With talk about expanding access to education, improving our educational system and outcomes and, most recently, President Obama's proposal to offer free community college to students nationwide, it's an issue that continues to feature prominently in our nation's dialogue, and for a good reason.
Politics aside, the importance of education cannot be overstated. It is what lays the foundation for our development, gives us knowledge of the world around us and broadens our perspectives. It helps us form opinions, develop ideas and mature as both a people and a society.
But, while it's easy to reach a consensus on the importance of education, it is the seemingly ever-changing proposed curriculums, programs and standards -- such as the No Child Left Behind Act and the more recent Common Core -- that tend to elicit fiery debate and controversy.
A recent article in the New York Times' "Op-Talk" blog is a pertinent example. Entitled "Smarts vs.

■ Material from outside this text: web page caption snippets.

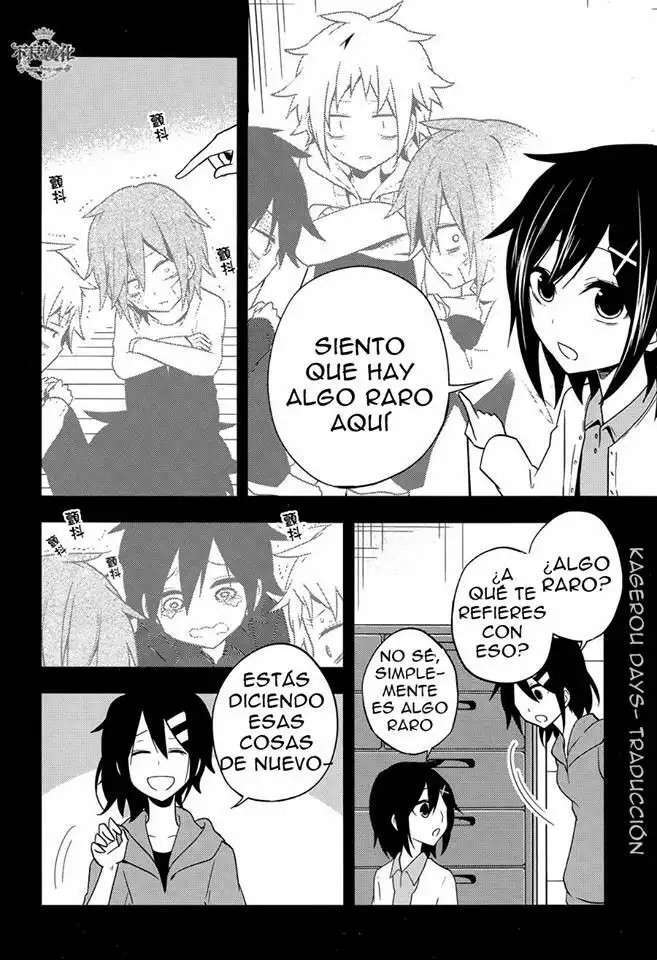 Capitulo 42 page 8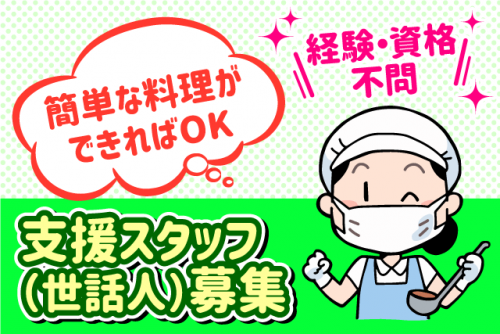 障がい者支援スタッフ 経験・資格不問 車通勤可 パート｜どうご清友寮｜愛媛県松山市道後今市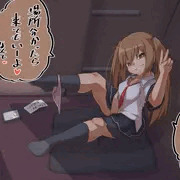 ネカフェの個室でドア開け露出オナニー配信してたら知らないおじさんに凸られてわからせられる変態JK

Personality in School," it discusses the recent push in "character-based education" and the role that "self-control, curiosity and grit" play in helping children do well in school.
According to a 2014 paper by the Australian psychology professor Arthur E. Poropat, research has shown that "conscientiousness" and "openness" (i.e. creativity and curiosity) are more important to student success than intelligence. A bold assertion, but worthy of consideration.
In fact, it is not so much whether one is more important than the other, as it is that both are given their due respect. Accordingly, it is difficult to argue against the benefits of teaching character -- and the qualities of self-control, curiosity and grit - to children who are in the process of developing and forming their identity.
Turning to the words of Martin Luther King, Jr., whose wisdom extends well beyond the sphere of civil rights, he makes a compelling case for the function of education, writing in the campus newspaper the Maroon Tiger (1947):
"It seems to me that education has a two-fold function to perform in the life of man and in society: the one is utility and the other is culture...
"Education must enable one to sift and weigh evidence, to discern the true from the false, the real from the unreal, and the facts from the fiction...
"The function of education, therefore, is to teach one to think intensively and to think critically. But education which stops with efficiency may prove the greatest menace to society. The most dangerous criminal may be the man gifted with reason, but with no morals."
So, does it have to be smarts vs. personality? Character vs. intelligence? Can it not be both? Can not both smarts and personality, character and intelligence be combined in such a way that students will not only acquire knowledge and understanding, but develop the key attributes of honesty, integrity and grit that are necessary for a healthy and functioning society?
Indeed, to wholly dismiss character in favor of intelligence might just be counterproductive. As Martin Luther King, Jr. wrote:
"We must remember that intelligence is not enough. Intelligence plus character -- that is the goal of true education."
That certainly sounds intelligent to me.